▸ DIRECTIVE
Rewrite all of the items below, changing every "neighboring house" to "nearby house" and leaving everything else as it is. Omit the pictures from your answer.

▸ DATA SUPPLIED

┌──

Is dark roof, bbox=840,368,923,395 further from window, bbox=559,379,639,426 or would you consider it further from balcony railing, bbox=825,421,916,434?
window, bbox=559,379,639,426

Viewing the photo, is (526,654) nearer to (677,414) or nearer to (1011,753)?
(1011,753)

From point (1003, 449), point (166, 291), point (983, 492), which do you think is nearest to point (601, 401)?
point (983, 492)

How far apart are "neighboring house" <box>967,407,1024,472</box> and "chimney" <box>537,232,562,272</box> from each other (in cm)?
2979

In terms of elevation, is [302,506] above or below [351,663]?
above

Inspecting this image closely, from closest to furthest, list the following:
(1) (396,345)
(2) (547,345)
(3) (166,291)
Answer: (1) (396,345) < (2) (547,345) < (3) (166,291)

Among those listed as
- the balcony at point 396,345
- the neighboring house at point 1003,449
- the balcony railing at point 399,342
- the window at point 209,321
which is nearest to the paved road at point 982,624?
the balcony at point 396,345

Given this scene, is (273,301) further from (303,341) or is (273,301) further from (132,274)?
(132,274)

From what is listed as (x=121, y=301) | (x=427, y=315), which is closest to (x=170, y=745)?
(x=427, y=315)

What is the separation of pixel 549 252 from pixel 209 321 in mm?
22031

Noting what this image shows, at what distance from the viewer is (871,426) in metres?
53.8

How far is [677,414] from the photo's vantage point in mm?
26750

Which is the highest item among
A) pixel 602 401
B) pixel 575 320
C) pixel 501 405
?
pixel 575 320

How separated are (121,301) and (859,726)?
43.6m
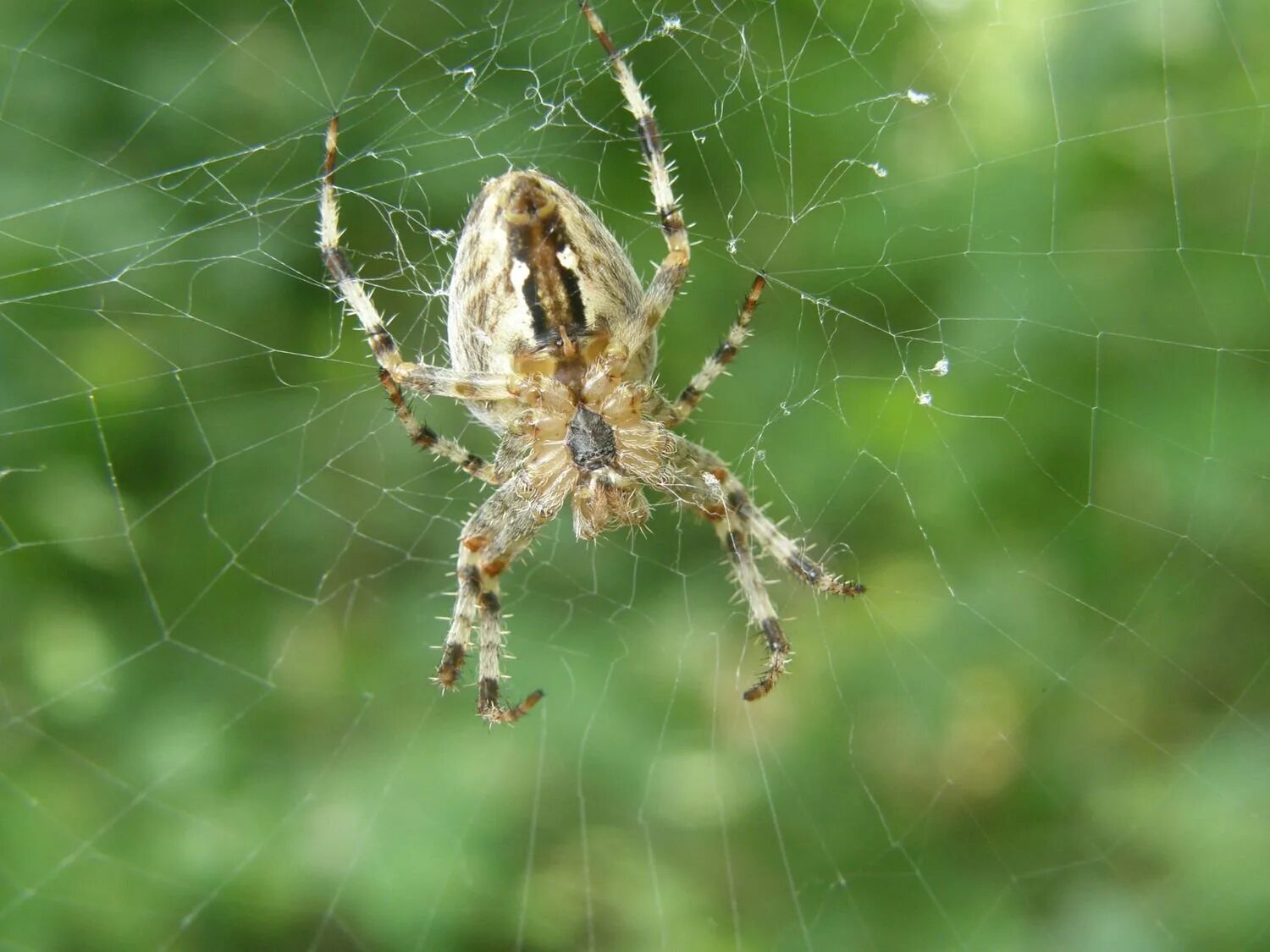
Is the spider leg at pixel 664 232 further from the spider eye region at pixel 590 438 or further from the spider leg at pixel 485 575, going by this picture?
the spider leg at pixel 485 575

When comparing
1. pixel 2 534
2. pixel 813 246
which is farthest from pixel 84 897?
pixel 813 246

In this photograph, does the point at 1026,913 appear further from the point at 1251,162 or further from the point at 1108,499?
the point at 1251,162

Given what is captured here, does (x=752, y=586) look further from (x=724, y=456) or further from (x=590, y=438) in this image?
(x=590, y=438)

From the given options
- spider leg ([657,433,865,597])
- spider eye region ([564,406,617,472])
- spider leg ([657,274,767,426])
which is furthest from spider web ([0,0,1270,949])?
spider eye region ([564,406,617,472])

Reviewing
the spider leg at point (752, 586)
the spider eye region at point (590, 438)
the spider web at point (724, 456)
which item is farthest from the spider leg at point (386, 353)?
the spider leg at point (752, 586)

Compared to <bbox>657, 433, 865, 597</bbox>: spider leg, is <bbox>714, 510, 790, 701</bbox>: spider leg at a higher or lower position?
lower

└──

▸ EXPECTED ANSWER
Is dark roof, bbox=840,368,923,395 further from window, bbox=559,379,639,426 or would you consider it further from balcony railing, bbox=825,421,916,434?
window, bbox=559,379,639,426

Viewing the photo, is (526,654) nearer to (677,414) or nearer to (1011,753)?
(1011,753)

From point (1003, 449), point (166, 291), point (983, 492), which do you think is nearest to point (601, 401)?
point (983, 492)

How far apart are "nearby house" <box>967,407,1024,472</box> and "chimney" <box>537,232,562,272</box> from each other (in cm)?
2979

In terms of elevation, is [302,506] above or below [351,663]?
above

Inspecting this image closely, from closest to furthest, list the following:
(1) (396,345)
(2) (547,345)
(3) (166,291)
Answer: (1) (396,345) < (2) (547,345) < (3) (166,291)

Among those listed as
- the balcony at point 396,345
- the nearby house at point 1003,449
- the balcony railing at point 399,342
- the window at point 209,321
which is nearest to the paved road at point 982,624?
the balcony at point 396,345

Given this scene, is (273,301) further from (303,341) or is (273,301) further from (132,274)?
(132,274)

From what is listed as (x=121, y=301) | (x=427, y=315), which is closest to (x=170, y=745)?
(x=427, y=315)

What is the separation of pixel 549 252 from pixel 209 321 in mm?
22031

Noting what this image shows, at what distance from the viewer is (871,426) in metres?
53.8

How far is [677,414] from the photo's vantage point in mm?
26750

Which is the highest item among
A) pixel 602 401
B) pixel 575 320
C) pixel 501 405
?
pixel 575 320

How separated are (121,301) and (859,726)?
43.6m
Is the spider leg at pixel 664 232 further from the spider eye region at pixel 590 438 or further from the spider leg at pixel 485 575, going by this picture?
the spider leg at pixel 485 575

When comparing
1. pixel 2 534
2. pixel 813 246
which is farthest from pixel 84 897?
pixel 813 246

In this photograph, does the point at 1026,913 appear further from the point at 1251,162 or further from the point at 1108,499?
the point at 1251,162

Given what is captured here, does (x=752, y=586) look further from (x=724, y=456) or further from (x=590, y=438) in this image?
(x=590, y=438)

From the given options
- spider leg ([657,433,865,597])
- spider eye region ([564,406,617,472])
- spider leg ([657,274,767,426])
which is furthest from spider web ([0,0,1270,949])?
spider eye region ([564,406,617,472])

Reviewing
the spider leg at point (752, 586)
the spider eye region at point (590, 438)
the spider web at point (724, 456)
which item is farthest from the spider leg at point (386, 353)?
the spider leg at point (752, 586)

Compared to <bbox>657, 433, 865, 597</bbox>: spider leg, is <bbox>714, 510, 790, 701</bbox>: spider leg at a higher or lower position?
lower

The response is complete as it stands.